#### Aufgabenstellung A
Wo sind gemäß der Stellungnahme zur Lehrlingsausbildung die Regelungen zur Berufsausbildung von Lehrlingen enthalten?

#### Lesetext
49/SBI XXV. GP

Eingebracht am 19.11.2014
Dieser Text ist elektronisch textinterpretiert. Abweichungen vom Original sind möglich.

Stellungnahme zu Bürgerinitiative


 

Parlamentsdirektion

Parlament

1017 Wien

per E-Mail

Parlamentsdirektion, Ausschuss für Petitionen und Bürgerinitiativen,

Bürgerinitiative Nr. 51 betreffend „Verbesserung der Lehrlingsausbildung“; Ressortstellungnahme

Das Bundesministerium für Bildung und Frauen erlaubt sich zu der übermittelten Bürgerinitiative Nr. 51 betreffend „Verbesserung der Lehrlingsausbildung“ wie folgt Stellung zu nehmen:

Personen, die eine Lehre absolvieren, lernen ihren Beruf in einem Ausbildungsbetrieb und besuchen gleichzeitig die Berufsschule (duales Ausbildungssystem). Die Regelungen zur Berufsausbildung von Lehrlingen sind im Berufsausbildungsgesetz (BAG) und in diversen Verordnungen des Bundesministeriums für Wissenschaft, Forschung und Wirtschaft enthalten. Die Berufsschule stellt dabei das Pendant zur betrieblichen Ausbildung dar. Eine erfolgreich absolvierte Lehrlingsausbildung ist eine wesentliche Grundlage für die spätere Arbeitsmarktlaufbahn. Nach Maßgabe des § 46 Abs. 1 des Schulorganisationsgesetzes hat die Berufsschule dabei die Aufgabe, in einem berufsbegleitenden fachlich einschlägigen

Unterricht den berufsschulpflichtigen Personen die grundlegenden theoretischen Kenntnisse zu vermitteln, ihre betriebliche Ausbildung zu fördern und zu ergänzen sowie ihre Allgemeinbildung zu erweitern.

#### Eingabedaten
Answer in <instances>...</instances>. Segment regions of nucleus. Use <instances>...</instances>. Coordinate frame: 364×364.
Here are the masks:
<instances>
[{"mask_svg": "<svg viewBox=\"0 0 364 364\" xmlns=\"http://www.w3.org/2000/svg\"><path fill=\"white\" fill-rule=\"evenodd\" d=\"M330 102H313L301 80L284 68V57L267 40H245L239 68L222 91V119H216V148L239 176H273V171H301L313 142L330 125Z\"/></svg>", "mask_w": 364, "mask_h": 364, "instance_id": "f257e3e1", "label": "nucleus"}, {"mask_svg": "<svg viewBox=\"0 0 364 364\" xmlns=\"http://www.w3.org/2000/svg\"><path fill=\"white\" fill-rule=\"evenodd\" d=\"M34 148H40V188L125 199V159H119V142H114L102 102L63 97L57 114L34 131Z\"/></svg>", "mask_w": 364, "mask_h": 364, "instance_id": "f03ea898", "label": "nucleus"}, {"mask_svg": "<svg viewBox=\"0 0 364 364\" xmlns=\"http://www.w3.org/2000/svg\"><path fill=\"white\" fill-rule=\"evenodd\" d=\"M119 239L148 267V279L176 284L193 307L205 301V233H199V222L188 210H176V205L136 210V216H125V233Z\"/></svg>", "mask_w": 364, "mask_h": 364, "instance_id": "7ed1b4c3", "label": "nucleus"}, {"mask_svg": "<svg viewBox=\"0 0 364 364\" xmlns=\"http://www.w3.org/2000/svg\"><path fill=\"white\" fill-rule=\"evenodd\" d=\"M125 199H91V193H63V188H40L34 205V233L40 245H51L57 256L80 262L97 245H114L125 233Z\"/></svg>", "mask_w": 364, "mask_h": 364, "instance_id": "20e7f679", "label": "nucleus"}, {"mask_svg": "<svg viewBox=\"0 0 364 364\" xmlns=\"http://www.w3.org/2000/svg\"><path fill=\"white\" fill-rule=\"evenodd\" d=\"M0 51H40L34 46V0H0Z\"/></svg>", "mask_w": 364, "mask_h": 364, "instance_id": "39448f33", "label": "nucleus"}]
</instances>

#### Aufgabenstellung B
Schreiben Sie die obige Auflistung vollständig und Zeile für Zeile unverändert ab.

#### Lösung A
Im Berufsausbildungsgesetz (BAG) und in diversen Verordnungen des Bundesministeriums für Wissenschaft, Forschung und Wirtschaft.

#### Lösung B
Answer in <instances>...</instances>. Segment regions of nucleus. Use <instances>...</instances>. Coordinate frame: 364×364.
Here are the masks:
<instances>
[{"mask_svg": "<svg viewBox=\"0 0 364 364\" xmlns=\"http://www.w3.org/2000/svg\"><path fill=\"white\" fill-rule=\"evenodd\" d=\"M330 102H313L301 80L284 68V57L267 40H245L239 68L222 91V119H216V148L239 176H273V171H301L313 142L330 125Z\"/></svg>", "mask_w": 364, "mask_h": 364, "instance_id": "f257e3e1", "label": "nucleus"}, {"mask_svg": "<svg viewBox=\"0 0 364 364\" xmlns=\"http://www.w3.org/2000/svg\"><path fill=\"white\" fill-rule=\"evenodd\" d=\"M34 148H40V188L125 199V159H119V142H114L102 102L63 97L57 114L34 131Z\"/></svg>", "mask_w": 364, "mask_h": 364, "instance_id": "f03ea898", "label": "nucleus"}, {"mask_svg": "<svg viewBox=\"0 0 364 364\" xmlns=\"http://www.w3.org/2000/svg\"><path fill=\"white\" fill-rule=\"evenodd\" d=\"M119 239L148 267V279L176 284L193 307L205 301V233H199V222L188 210H176V205L136 210V216H125V233Z\"/></svg>", "mask_w": 364, "mask_h": 364, "instance_id": "7ed1b4c3", "label": "nucleus"}, {"mask_svg": "<svg viewBox=\"0 0 364 364\" xmlns=\"http://www.w3.org/2000/svg\"><path fill=\"white\" fill-rule=\"evenodd\" d=\"M125 199H91V193H63V188H40L34 205V233L40 245H51L57 256L80 262L97 245H114L125 233Z\"/></svg>", "mask_w": 364, "mask_h": 364, "instance_id": "20e7f679", "label": "nucleus"}, {"mask_svg": "<svg viewBox=\"0 0 364 364\" xmlns=\"http://www.w3.org/2000/svg\"><path fill=\"white\" fill-rule=\"evenodd\" d=\"M0 51H40L34 46V0H0Z\"/></svg>", "mask_w": 364, "mask_h": 364, "instance_id": "39448f33", "label": "nucleus"}]
</instances>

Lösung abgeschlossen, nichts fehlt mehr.